Esta proposta tem como condição sine quo non a integração na lista de candidatura a deputado, ou seja, é primordiar ser candidato a deputado para que a suposta eleição presidência seja possível. Mas aqui abre outra controvérsia que tem haver com a lista de candidatura. Se tiver em conta que as listas de todos os círculos eleitorais que concorrem têm mesmo valor eleitoral não sei por que se pretenderá valorizar uma das listas? Mais ainda, no quadro do sistema proposto a eleição primaria é feita às listas dos círculos provinciais, representando aqui um voto direito aos candidatos daqueles círculos, enquanto que os do círculo nacional é consequência dos votos dos círculos provinciais.

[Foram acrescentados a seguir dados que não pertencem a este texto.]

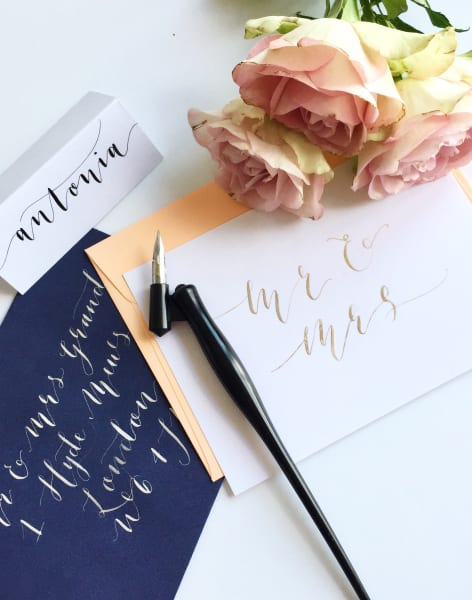 Modern Calligraphy for Improvers by London Calligraphy - art in London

Os proponentes desta proposta procuraram, erradamente, imitar a eleição parlamentar da África do Sul e o formato do seu boletim do voto. Na Verdade naquele país existem dois tipos de eleição: uma para constituição do conselho das províncias (espécie de ma segunda câmara),onde concorrem os candidatos das listas províncias e a outra para formação do parlamento nacional, para o qual cada partido apresenta uma única lista.
Quanto ao boletim de voto ele é constituído pelas bandeiras partidárias e a efígie do Presidente do Partido. Nos termos da legislação eleitoral sul africana o Presidente do Partido aparece na lista não como candidato a Presidente da República como sim um símbolo do respectivo partido. Importa sublinhar que na África do Sul moderna existem vozes que pretendem alterar a eleição do Presidente da República pelo parlamento por não representar a verdadeira vontade dos eleitores, apesar da legitimidade do parlamento por resultar da eleição directa.
Estes são as possíveis considerações que nos oferecia fazer neste debate. É obvio que num trabalho como este não esgotamos tudo, mas faremos os possíveis de desenvolver este trabalho para um melhor aproveitamento. Termino desejando um bom debate.
BERNARDO TITO é licenciado em direito pela UAN. Mestrando em direito e desenvolvimento pela Faculdade de direito Getúlio Vargas - Brasil. É ainda especializado em direito constitucional pela Universidade Gamas e Filhos - Brasil. Bacharel em matemática pelo ISCED - Luanda.
Foi deputado à Assembleia Nacional, 3.º Vice-presidente da Comissão Constitucional e 3.º Secretário da Mesa da Assembleia Nacional, na 2.ª República.
É docente universitário, como regente, da Universidade Oscar Ribas, das cadeiras de finanças públicas e direito financeira, finanças locais e direito às obrigações.